Hiller [38] reported a severe tinnitus annoyance and intensity in older male patients with binaural tinnitus and hyperacusis, in line with our results. Many authors evidenced a major distress in patients with tinnitus associated with sleep disorders. [18],[39],[40] Our study, which found sleep disorders in 54% of patients with tinnitus, has revealed with interview data of TSCH that difficulty in maintaining sleep was most predominant. As reported in the literature, we also found a prevalence of sleep disorders in females (12 of 20 patients with sleep disorders). Our subjective sleep study is based on the answers given to TSCH and provides only limited information about the effect of tinnitus. It is a subjective test limit because many patients underestimate their effective quality of sleep. An objective technique, like the polysomnography with the study of the sleep structure, may better assess the patient's sleep. Even if it's not clear if sleep disorder is a consequence or a comorbid condition of tinnitus-sufferers, many patients think that sleep disorders are a consequence. Sleep disorders may occur more frequently in patients with recent onset tinnitus [18] but the results of many studies on the relationship between tinnitus and sleep are contradictory. In our study, we also report a high association between sleep disorder and elevated THI score (>56), corrected for age (>56), sex (female) and hyperacusis.

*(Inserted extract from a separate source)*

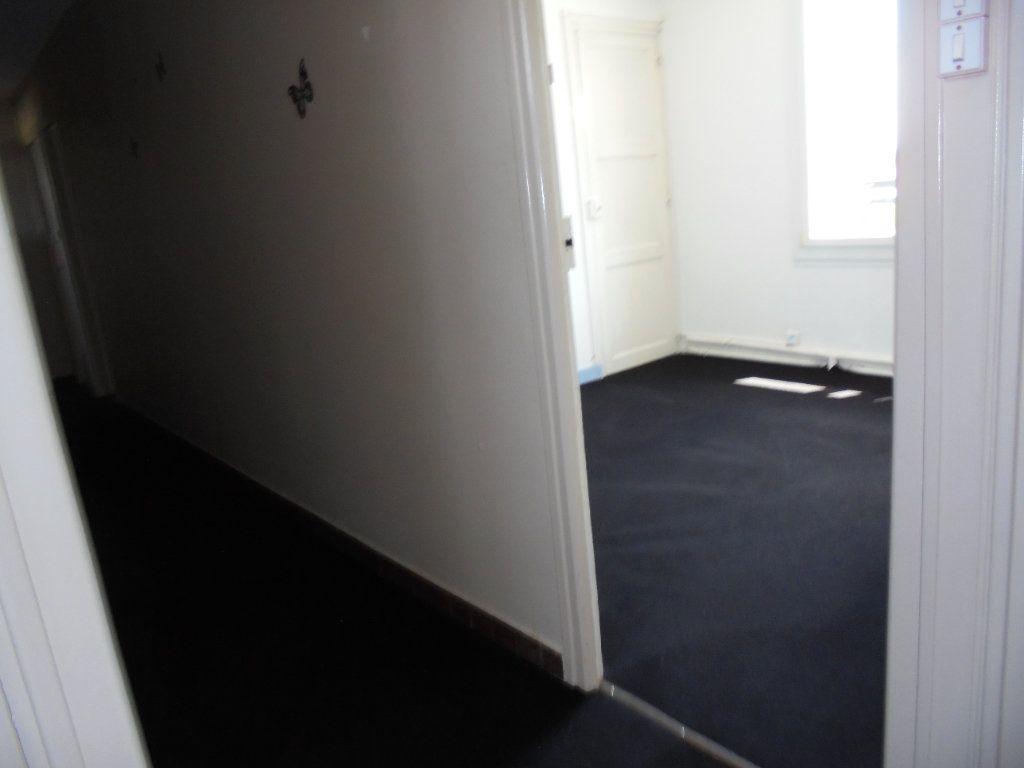 Maison à vendre 6 130m2 à Laon vignette-15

In conclusion, high THI scores revealed elevated level of annoyance generated by tinnitus and may evidence a correlation with hyperacusis and sleep disorders. These last two parameters must be always considered to assess a correct therapy and a greater emphasis should be placed on improving sleep. Several questionnaires are used in the evaluation of sleep like the Pittsburgh sleep quality index (PSQI) [41] and the Insomnia symptom questionnaire. [42] After an interview about patient's experience with hyperacusis a specific questionnaire like Khalfa hyperacusis questionnaire [43] may help to address severity of the hyperacusis. The assessment of specific audiological measures like the loudness discomfort level (LDL) is suggested to detect an abnormal sound-level tolerance. Gu et al.[13] studied subjects with and without tinnitus and hyperacusis. The subjects were evaluated with behavioral tests (sound level tolerance questionnaire and tinnitus reaction questionnaire), LDL and functional Magnetic Resonance Imaging to measure sound-evoked activation of central auditory centers. Subjects with a decreased sound tolerance level presented a higher activation in the inferior colliculus, medial geniculate body compared with subjects without hyperacusis. These results may confirm the hypothesis that tinnitus and hyperacusis may arise from abnormal activation in the neural pathways. The major limit of our study was the very small sample size.

The most important strength of our study is the use of THI and TSCH to evaluate the relationship between tinnitus, sleep disorders and hyperacusis. Specific questionnaires like the PSQI and the Khalfa hyperacusis questionnaire and audiometric tests like LDL can be studied to better understand the relationship between sleep disorders and hyperacusis in tinnitus patients, preferably in a longer cohort study.

In conclusion we suggest that TSCH and THI can be considered as screening tools in the clinical practice to evidence sleep disorders and hyperacusis which subsequently will be investigated with specific questionnaires and clinical assessment.


We thank S. Necozione for assistance with data collection and statistical analysis.